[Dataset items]
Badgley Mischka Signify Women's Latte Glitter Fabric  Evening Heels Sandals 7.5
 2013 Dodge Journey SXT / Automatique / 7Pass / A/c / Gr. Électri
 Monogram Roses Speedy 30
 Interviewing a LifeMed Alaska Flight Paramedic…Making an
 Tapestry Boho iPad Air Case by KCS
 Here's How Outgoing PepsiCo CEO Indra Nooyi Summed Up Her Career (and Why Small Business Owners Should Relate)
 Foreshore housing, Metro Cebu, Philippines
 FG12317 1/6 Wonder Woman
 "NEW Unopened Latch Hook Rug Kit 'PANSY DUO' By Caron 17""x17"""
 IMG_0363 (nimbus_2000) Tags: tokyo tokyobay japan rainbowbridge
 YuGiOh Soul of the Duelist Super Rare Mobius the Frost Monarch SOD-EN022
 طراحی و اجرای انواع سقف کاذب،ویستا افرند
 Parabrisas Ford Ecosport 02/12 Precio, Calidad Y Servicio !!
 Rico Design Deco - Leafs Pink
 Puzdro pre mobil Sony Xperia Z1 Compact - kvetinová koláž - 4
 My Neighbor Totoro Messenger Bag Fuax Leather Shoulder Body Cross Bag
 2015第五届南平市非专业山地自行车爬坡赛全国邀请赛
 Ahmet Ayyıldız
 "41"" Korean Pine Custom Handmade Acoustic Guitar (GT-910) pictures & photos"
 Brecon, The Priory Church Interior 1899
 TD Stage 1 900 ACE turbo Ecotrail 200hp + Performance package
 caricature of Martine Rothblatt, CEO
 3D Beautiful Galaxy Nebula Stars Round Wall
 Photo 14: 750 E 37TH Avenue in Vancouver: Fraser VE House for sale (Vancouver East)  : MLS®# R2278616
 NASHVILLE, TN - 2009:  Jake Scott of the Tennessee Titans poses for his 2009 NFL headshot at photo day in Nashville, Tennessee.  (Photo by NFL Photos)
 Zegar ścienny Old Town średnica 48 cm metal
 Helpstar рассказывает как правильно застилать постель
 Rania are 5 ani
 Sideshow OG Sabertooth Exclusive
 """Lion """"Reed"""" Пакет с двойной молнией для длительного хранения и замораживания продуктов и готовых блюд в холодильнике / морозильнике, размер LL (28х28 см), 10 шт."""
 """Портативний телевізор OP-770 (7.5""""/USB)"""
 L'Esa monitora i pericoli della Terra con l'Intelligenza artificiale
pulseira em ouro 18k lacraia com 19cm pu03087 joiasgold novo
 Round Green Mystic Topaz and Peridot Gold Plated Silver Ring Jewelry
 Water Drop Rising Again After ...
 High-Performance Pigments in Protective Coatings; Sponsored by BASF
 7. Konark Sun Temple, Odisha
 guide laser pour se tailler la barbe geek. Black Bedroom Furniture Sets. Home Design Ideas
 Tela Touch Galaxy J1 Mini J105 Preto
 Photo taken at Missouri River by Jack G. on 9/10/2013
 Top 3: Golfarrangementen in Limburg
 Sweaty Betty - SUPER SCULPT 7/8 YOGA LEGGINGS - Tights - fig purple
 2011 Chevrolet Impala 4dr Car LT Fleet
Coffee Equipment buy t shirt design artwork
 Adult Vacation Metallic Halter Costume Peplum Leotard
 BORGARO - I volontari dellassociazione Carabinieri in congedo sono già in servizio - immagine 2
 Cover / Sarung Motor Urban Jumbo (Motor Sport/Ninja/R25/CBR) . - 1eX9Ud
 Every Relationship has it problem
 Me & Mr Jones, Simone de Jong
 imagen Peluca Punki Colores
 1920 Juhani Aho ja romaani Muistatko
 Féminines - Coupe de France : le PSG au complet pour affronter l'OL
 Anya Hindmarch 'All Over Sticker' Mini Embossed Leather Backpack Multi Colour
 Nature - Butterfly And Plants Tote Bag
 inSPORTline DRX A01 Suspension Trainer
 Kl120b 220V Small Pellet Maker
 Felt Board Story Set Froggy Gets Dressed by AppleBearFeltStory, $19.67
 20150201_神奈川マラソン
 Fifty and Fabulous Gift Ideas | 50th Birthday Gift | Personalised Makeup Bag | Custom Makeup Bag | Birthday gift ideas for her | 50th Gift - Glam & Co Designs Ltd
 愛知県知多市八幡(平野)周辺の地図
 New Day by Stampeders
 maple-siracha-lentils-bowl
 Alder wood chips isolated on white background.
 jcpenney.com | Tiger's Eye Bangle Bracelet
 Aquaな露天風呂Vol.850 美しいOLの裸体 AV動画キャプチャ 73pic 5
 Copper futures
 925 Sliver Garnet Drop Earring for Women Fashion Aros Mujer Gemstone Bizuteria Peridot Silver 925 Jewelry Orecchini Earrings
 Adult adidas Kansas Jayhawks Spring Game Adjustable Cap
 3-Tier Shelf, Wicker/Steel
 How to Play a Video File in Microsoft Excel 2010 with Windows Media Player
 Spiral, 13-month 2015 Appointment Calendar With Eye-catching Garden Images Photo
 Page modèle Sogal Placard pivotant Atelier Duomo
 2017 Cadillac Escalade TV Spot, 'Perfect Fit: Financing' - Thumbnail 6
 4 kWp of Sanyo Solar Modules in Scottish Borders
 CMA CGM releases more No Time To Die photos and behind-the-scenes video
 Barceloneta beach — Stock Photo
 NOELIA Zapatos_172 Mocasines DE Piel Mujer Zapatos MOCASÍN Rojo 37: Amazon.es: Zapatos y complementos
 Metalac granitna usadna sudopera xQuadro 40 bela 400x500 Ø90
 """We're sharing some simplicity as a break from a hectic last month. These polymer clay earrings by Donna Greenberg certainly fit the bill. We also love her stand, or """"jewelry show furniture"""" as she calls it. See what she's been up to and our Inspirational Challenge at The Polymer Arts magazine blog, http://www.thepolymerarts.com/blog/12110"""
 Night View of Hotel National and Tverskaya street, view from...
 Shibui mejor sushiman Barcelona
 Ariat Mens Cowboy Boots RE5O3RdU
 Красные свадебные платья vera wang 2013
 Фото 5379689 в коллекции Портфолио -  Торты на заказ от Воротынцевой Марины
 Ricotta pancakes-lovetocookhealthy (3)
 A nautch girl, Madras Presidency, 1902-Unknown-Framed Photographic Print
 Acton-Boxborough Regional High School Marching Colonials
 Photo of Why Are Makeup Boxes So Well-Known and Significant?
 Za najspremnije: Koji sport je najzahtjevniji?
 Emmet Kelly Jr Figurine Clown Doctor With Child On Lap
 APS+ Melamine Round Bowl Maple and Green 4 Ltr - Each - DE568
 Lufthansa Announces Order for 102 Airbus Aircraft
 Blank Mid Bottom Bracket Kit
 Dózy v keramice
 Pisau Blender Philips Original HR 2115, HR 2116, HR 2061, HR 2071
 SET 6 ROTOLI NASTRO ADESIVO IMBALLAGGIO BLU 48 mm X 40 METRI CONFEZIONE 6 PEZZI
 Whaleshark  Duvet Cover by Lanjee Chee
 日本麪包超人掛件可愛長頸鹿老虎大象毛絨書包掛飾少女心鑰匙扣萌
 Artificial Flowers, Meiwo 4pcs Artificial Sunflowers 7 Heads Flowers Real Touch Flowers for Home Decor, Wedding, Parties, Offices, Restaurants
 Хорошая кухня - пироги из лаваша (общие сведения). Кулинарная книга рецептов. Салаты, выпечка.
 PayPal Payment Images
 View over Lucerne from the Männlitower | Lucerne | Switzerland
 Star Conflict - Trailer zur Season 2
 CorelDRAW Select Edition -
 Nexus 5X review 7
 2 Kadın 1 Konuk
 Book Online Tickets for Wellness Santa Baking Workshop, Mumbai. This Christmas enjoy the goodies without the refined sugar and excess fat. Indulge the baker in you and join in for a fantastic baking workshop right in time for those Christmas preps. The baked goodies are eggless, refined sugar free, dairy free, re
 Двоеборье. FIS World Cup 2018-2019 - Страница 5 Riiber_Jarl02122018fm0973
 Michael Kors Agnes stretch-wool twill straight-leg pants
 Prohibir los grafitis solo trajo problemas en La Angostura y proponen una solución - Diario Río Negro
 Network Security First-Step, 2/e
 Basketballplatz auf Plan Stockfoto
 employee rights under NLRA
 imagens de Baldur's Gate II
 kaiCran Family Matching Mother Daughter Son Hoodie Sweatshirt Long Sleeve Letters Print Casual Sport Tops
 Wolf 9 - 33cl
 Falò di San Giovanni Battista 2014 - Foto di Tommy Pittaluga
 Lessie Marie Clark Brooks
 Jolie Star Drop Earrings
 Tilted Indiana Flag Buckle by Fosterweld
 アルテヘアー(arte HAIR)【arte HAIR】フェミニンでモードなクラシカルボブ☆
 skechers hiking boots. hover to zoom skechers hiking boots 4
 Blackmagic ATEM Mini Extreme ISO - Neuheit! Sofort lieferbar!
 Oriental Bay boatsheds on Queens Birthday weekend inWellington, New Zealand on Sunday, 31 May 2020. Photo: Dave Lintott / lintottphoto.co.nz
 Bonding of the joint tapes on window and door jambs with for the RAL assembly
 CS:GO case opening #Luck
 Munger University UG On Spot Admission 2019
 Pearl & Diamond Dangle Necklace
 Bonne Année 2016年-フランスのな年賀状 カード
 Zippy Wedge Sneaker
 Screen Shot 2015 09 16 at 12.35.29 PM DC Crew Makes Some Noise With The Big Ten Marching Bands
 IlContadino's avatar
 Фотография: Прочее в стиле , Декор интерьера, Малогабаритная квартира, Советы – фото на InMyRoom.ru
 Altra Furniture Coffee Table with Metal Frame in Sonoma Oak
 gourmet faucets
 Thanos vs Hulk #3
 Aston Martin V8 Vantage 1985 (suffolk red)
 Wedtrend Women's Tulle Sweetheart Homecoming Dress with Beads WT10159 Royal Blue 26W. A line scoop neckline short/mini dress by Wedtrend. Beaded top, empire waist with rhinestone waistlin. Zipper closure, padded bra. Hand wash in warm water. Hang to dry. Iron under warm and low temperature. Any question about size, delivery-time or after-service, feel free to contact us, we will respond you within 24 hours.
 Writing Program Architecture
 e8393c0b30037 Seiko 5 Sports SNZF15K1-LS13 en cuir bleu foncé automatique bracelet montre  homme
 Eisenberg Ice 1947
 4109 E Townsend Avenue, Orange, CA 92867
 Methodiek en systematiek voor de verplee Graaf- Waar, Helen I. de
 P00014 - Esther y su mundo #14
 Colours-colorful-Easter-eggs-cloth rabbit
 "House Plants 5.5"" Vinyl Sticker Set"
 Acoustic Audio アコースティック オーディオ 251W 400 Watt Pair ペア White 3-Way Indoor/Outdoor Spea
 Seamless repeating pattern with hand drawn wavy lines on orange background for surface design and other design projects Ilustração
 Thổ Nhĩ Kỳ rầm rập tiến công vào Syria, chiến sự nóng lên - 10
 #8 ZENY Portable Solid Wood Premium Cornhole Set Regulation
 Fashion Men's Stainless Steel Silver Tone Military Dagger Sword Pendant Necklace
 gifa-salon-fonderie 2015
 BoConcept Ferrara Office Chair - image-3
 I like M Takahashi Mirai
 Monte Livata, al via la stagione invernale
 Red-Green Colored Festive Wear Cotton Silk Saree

Instructions to follow: Set the entries down again exactly, beginning with their first line and ending with the line that contains "Tapestry Boho iPad Air Case by KCS"; omit all other lines.

Reply:
Badgley Mischka Signify Women's Latte Glitter Fabric  Evening Heels Sandals 7.5
 2013 Dodge Journey SXT / Automatique / 7Pass / A/c / Gr. Électri
 Monogram Roses Speedy 30
 Interviewing a LifeMed Alaska Flight Paramedic…Making an
 Tapestry Boho iPad Air Case by KCS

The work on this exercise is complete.